ESTRATTO DEL DOCUMENTO:
◇ ◇ ◇

Il mio amore per la danza è iniziato per caso. Ero stata cresciuta un po’ come un maschietto, sempre con i capelli corti e i pantaloni… giocavo poco con le bambole e amavo i soldatini. Così si pensò di iscrivermi a un corso di danza classica per cercare di rendermi più aggraziata… all’inizio non ero molto convinta di questa scelta e a fine lezione correvo a vedere i miei amici impegnati nel corso di Judo che mi affascinava tantissimo. Piano piano però il mondo della danza ha iniziato a sedurmi e mi sono resa conto che ballare mi rendeva felice e mi permetteva di esprimere le mie emozioni.

Quando hai capito che volevi diventare una ballerina e intraprendere questa professione?

Quando ho capito che potevo farcela! Sono stata fortunata a essere nata con le doti fisiche che mi hanno permesso di impegnarmi seriamente nello studio della danza classica, ma come ben sappiamo se poi non ci si mette dell’altro, e non si usa la testa, non si può diventare dei professionisti. Affrontare ogni giorno le difficoltà tecniche e riuscire a superarle mi ha aiutato a diventare una persona più forte e ha aumentato la mia autostima dandomi la carica e l’energia necessarie a intraprendere questa professione.

Quali sono i ricordi che conservi maggiormente degli anni trascorsi presso l’Accademia Nazionale di Danza di Roma?

I ricordi legati all’Accademia sono tanti. Sono entrata nella scuola senza pensare di potercela fare… sapevo che la selezione era molto dura e che in pochi sarebbero arrivati a diplomarsi. Ma poi ho visto che nonostante le difficoltà iniziali, continuavo a migliorare e che le insegnanti e la Direttrice, la Signora Giuliana Penzi, credevano in me e allora mi sono impegnata con tutte le mie forze per non deludere nessuno, soprattutto me stessa. I momenti dei saggi poi erano indimenticabili, la coronazione dei duri anni di studio!

Che aria si respirava in quegli anni presso l’Accademia?

C’era molta serietà in quegli anni e un enorme rispetto per gli insegnanti e l’istituzione. La disciplina che mi è stata insegnata mi è stata di grande aiuto nella vita. Non osavo fiatare per paura di essere ripresa dai maestri e dalla direttrice che da piccolina mi sembrava tremendamente severa. Ma sono molto grata alla Signora Penzi perché con il suo rigore mi ha trasmesso l’impegno e la determinazione che ci vogliono per riuscire in questa professione, e crescendo ho capito l’affetto che nutriva per me e per ognuno dei suoi allievi.

Quali sono le doti fisiche indispensabili per intraprendere la carriera del danzatore?

Idealmente un fisico perfetto, longilineo, flessibile, un bel collo del piede, grande estensione, mobilità articolare, ma soprattutto una grande testa! Alcune carenze fisiche si possono migliorare, soprattutto oggi con lo studio della fisiotecnica, o del Pilates o del Gyrotonic, applicato e affiancato alla danza. Ma sono l’impegno, l’umiltà, l’espressività e l’intelligenza che alla fine determinano il successo di un artista e lo rendono unico.

◇ ◇ ◇

ESERCIZI DA SVOLGERE:
1 – Trascriva fedelmente il passo dell'intervista sulla danza che va da "Quali sono i" fino a "anni di studio!".
2 – Riporti parola per parola il tratto dell'elenco che va dalla riga contenente "Which is closer" fino alla fine dell'elenco, estremi compresi.
L'intervista e l'elenco provengono da fonti distinte.

Voci di dati
◇ ◇ ◇

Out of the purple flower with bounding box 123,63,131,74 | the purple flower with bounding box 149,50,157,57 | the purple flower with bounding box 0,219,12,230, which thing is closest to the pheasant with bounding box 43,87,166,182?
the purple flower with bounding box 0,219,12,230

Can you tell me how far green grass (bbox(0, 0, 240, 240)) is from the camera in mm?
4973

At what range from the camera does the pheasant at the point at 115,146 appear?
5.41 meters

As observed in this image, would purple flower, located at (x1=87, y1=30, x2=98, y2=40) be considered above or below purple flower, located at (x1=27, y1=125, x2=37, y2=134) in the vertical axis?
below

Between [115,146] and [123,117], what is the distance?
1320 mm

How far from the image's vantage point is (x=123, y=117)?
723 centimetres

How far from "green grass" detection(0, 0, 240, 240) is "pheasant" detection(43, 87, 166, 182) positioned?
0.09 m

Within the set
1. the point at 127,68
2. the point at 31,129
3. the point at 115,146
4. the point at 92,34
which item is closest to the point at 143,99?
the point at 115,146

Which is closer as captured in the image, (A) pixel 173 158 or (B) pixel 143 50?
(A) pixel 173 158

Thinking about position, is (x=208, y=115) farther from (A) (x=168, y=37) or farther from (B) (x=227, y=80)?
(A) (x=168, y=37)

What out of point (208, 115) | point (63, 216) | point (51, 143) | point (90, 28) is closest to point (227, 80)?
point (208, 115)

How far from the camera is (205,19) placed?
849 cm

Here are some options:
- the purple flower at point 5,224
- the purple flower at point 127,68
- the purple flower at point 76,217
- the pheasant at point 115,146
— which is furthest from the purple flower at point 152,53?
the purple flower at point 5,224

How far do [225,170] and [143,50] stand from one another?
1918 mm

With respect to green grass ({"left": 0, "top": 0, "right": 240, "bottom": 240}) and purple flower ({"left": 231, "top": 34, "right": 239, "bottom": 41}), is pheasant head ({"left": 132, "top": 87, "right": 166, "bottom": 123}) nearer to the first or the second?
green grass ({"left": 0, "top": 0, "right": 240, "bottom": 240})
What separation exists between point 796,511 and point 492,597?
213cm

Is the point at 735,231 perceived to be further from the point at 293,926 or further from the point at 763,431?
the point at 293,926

◇ ◇ ◇

RISULTATI PER ESERCIZIO:
1 –
Quali sono i ricordi che conservi maggiormente degli anni trascorsi presso l’Accademia Nazionale di Danza di Roma?

I ricordi legati all’Accademia sono tanti. Sono entrata nella scuola senza pensare di potercela fare… sapevo che la selezione era molto dura e che in pochi sarebbero arrivati a diplomarsi. Ma poi ho visto che nonostante le difficoltà iniziali, continuavo a migliorare e che le insegnanti e la Direttrice, la Signora Giuliana Penzi, credevano in me e allora mi sono impegnata con tutte le mie forze per non deludere nessuno, soprattutto me stessa. I momenti dei saggi poi erano indimenticabili, la coronazione dei duri anni di studio!

2 –
Which is closer as captured in the image, (A) pixel 173 158 or (B) pixel 143 50?
(A) pixel 173 158

Thinking about position, is (x=208, y=115) farther from (A) (x=168, y=37) or farther from (B) (x=227, y=80)?
(A) (x=168, y=37)

What out of point (208, 115) | point (63, 216) | point (51, 143) | point (90, 28) is closest to point (227, 80)?
point (208, 115)

How far from the camera is (205,19) placed?
849 cm

Here are some options:
- the purple flower at point 5,224
- the purple flower at point 127,68
- the purple flower at point 76,217
- the pheasant at point 115,146
— which is furthest from the purple flower at point 152,53?
the purple flower at point 5,224

How far do [225,170] and [143,50] stand from one another?
1918 mm

With respect to green grass ({"left": 0, "top": 0, "right": 240, "bottom": 240}) and purple flower ({"left": 231, "top": 34, "right": 239, "bottom": 41}), is pheasant head ({"left": 132, "top": 87, "right": 166, "bottom": 123}) nearer to the first or the second?
green grass ({"left": 0, "top": 0, "right": 240, "bottom": 240})
What separation exists between point 796,511 and point 492,597?
213cm

Is the point at 735,231 perceived to be further from the point at 293,926 or further from the point at 763,431?
the point at 293,926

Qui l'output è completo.